(Entries taken from a collection)
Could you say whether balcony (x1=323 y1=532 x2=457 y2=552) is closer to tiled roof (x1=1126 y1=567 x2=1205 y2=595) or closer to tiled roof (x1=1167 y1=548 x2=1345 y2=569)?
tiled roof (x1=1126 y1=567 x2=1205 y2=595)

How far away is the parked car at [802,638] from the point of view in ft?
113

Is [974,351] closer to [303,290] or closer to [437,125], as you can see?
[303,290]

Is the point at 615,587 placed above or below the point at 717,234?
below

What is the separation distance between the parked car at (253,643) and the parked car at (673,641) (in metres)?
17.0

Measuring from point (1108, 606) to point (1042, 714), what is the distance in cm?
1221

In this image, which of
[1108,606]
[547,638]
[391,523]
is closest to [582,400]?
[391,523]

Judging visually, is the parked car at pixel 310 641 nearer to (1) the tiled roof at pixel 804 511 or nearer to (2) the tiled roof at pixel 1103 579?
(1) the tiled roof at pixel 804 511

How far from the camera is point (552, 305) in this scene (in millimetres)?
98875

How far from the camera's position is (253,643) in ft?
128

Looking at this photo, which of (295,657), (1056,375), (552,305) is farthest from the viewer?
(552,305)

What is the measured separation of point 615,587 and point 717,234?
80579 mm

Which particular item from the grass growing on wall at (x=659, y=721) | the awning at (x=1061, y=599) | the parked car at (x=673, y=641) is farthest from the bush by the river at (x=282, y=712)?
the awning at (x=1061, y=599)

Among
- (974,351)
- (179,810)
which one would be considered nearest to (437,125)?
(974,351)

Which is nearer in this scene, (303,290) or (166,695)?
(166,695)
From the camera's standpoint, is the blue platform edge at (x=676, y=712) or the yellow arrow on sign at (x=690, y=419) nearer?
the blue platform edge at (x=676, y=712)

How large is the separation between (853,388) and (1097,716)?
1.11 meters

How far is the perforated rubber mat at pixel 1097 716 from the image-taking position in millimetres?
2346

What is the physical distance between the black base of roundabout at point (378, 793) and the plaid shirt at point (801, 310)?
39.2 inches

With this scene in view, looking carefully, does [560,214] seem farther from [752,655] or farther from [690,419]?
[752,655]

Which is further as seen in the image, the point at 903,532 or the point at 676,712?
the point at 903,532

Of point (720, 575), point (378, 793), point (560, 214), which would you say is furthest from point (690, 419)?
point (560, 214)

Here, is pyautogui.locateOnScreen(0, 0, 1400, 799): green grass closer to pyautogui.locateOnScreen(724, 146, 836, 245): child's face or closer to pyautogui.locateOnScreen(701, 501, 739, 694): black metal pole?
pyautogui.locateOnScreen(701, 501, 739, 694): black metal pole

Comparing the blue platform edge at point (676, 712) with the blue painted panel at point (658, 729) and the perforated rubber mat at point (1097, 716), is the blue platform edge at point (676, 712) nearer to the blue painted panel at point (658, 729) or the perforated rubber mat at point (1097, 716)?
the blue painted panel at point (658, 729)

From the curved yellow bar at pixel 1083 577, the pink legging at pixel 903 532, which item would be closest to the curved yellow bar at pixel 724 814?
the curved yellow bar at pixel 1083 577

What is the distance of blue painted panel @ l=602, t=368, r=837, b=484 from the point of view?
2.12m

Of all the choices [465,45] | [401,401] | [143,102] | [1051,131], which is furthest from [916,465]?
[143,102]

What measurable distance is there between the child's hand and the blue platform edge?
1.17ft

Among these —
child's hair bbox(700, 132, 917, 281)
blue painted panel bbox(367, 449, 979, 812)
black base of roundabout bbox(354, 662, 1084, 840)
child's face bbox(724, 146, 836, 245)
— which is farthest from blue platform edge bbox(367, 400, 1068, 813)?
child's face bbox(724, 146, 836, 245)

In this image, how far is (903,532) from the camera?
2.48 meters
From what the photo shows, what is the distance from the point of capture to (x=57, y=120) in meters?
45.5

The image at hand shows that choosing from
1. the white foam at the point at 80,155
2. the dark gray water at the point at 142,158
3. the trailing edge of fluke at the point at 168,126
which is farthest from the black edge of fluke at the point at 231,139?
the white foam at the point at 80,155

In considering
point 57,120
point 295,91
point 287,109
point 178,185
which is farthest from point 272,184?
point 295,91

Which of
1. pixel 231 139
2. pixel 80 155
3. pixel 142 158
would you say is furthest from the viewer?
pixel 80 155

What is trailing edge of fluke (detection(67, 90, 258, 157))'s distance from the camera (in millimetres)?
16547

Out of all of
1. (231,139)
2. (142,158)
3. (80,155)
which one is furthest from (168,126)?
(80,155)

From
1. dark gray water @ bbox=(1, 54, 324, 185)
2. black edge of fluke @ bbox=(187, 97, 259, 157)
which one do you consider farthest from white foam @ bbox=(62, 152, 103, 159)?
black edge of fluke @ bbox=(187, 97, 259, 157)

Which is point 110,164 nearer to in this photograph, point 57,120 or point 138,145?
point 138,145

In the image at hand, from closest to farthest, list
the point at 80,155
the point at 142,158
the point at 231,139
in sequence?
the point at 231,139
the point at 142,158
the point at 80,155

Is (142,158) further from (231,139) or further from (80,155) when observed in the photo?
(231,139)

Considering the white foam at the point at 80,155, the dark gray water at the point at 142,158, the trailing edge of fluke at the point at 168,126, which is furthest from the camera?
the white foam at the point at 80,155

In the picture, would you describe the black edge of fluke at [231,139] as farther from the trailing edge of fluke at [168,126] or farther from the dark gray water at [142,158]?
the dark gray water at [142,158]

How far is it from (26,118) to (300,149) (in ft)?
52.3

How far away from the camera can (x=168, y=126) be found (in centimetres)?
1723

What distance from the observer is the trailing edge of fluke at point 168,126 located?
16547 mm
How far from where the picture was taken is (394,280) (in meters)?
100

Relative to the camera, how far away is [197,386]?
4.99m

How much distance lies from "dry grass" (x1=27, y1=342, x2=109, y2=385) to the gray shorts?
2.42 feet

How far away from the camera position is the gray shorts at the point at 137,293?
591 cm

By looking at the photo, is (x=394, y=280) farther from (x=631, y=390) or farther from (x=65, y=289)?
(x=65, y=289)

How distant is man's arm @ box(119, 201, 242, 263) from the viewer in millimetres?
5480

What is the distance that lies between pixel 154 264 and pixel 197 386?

> [TASK TO COMPLETE] Starting with the line that contains "In considering", output every line through the end of the listing above, unchanged.

> [FULL ANSWER]
In considering
point 57,120
point 295,91
point 287,109
point 178,185
which is farthest from point 272,184?
point 295,91

Which of
1. pixel 231 139
2. pixel 80 155
3. pixel 142 158
would you say is furthest from the viewer?
pixel 80 155

What is trailing edge of fluke (detection(67, 90, 258, 157))'s distance from the camera (in millimetres)?
16547

Out of all of
1. (231,139)
2. (142,158)
3. (80,155)
which one is furthest from (168,126)?
(80,155)

From
1. dark gray water @ bbox=(1, 54, 324, 185)
2. black edge of fluke @ bbox=(187, 97, 259, 157)
which one do you consider farthest from white foam @ bbox=(62, 152, 103, 159)?
black edge of fluke @ bbox=(187, 97, 259, 157)

Which is point 110,164 nearer to in this photograph, point 57,120 or point 138,145?
point 138,145

In the image at hand, from closest to farthest, list
the point at 80,155
the point at 142,158
the point at 231,139
in sequence?
the point at 231,139
the point at 142,158
the point at 80,155

Is (142,158) further from (231,139) or further from (80,155) when observed in the photo?
(231,139)

Considering the white foam at the point at 80,155, the dark gray water at the point at 142,158, the trailing edge of fluke at the point at 168,126, which is furthest from the camera?
the white foam at the point at 80,155

In the picture, would you describe the black edge of fluke at [231,139] as farther from the trailing edge of fluke at [168,126] or farther from the dark gray water at [142,158]?
the dark gray water at [142,158]

How far is it from (26,118) to (300,149) (in ft)?
52.3

How far away from the camera can (x=168, y=126) be found (in centimetres)?
1723

What distance from the observer is the trailing edge of fluke at point 168,126 located?
16547 mm
How far from where the picture was taken is (394,280) (in meters)?
100

Relative to the camera, how far away is [197,386]?
4.99m

How much distance lies from "dry grass" (x1=27, y1=342, x2=109, y2=385) to the gray shorts?
2.42 feet

How far away from the camera position is the gray shorts at the point at 137,293?
591 cm

By looking at the photo, is (x=394, y=280) farther from (x=631, y=390) or farther from (x=65, y=289)?
(x=65, y=289)

How distant is man's arm @ box(119, 201, 242, 263) from the viewer in millimetres?
5480

What is the distance that lies between pixel 154 264 and pixel 197 386?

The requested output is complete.